The driver draws to a halt at the traffic lights and breaks into applause.
‘Hear, hear!’ he cheers.
I clap weakly.
‘Encore!’ he adds.
‘No! Please, no!’ I groan.
Kate grins and does a little bow in the back seat.
‘Sorry, I’m late, Soph,’ Tom says, slightly out of breath as he comes crashing towards my table in The Muffin House.
He gives me a quick hug.
‘Hamish puked on the carpet just before I left. Gave him too many treats. Then I got stuck in traffic and then I couldn’t find change for the parking. Had to swap a load of coppers for a twenty pence coin from a stranger. Nightmare!’ He sighs as he pulls out the chair opposite me.
‘Oh, poor you… Well, if it’s any consolation, I got you a banana and toffee muffin,’ I tell him, pushing the plate towards him.
‘Thanks, hun, that is a consolation actually,’ Tom replies, picking up the muffin and biting off the sticky glob of toffee on the top.
I can’t help noticing that his trusty fleece is smeared with what looks like it might be a trace of dog sick. I decide not to say anything.
‘So good!’ Tom mutters through a mouthful of muffin, his eyes rolling back in his head.
‘You look like you needed that!’
‘Definitely!’ Tom takes another huge bite.
I get up to fetch us drinks, and by the time I’ve got back, Tom seems to have perked up a bit.
‘Thanks, babe.’ He takes a cup of tea off the tray before I’ve lowered it onto the table.
‘So, give me the low-down. Love life, men, dating – I wanna hear it all!’ he insists.
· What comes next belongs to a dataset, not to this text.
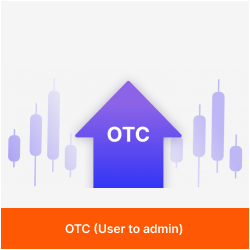 OTC (User to admin)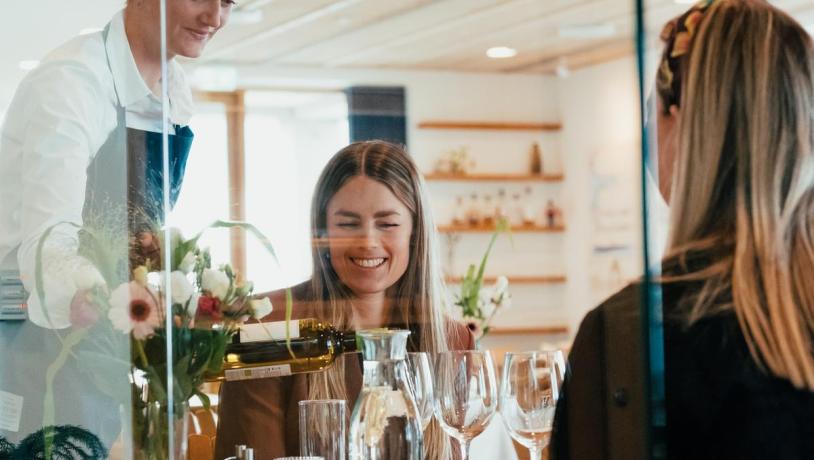 Gæsteservice i Aalborg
Tom’s another person, like Sandra, who lives vicariously through my exploits. Even though he’s totally hooked on all the twists and turns of my disastrous dating life, he never shares a nugget of information about his own love life. Every time I pry, he gets all funny and starts saying how he’s too busy for romance, going on about all the marking he’s got to do or how he has to plan a new syllabus or come up with a PowerPoint presentation on Of Mice or Men or whatever. I usually get so bored that we just drop the subject, although I would like to know what the deal is. Is he just fine on his own or is there a reason he won’t tell me anything?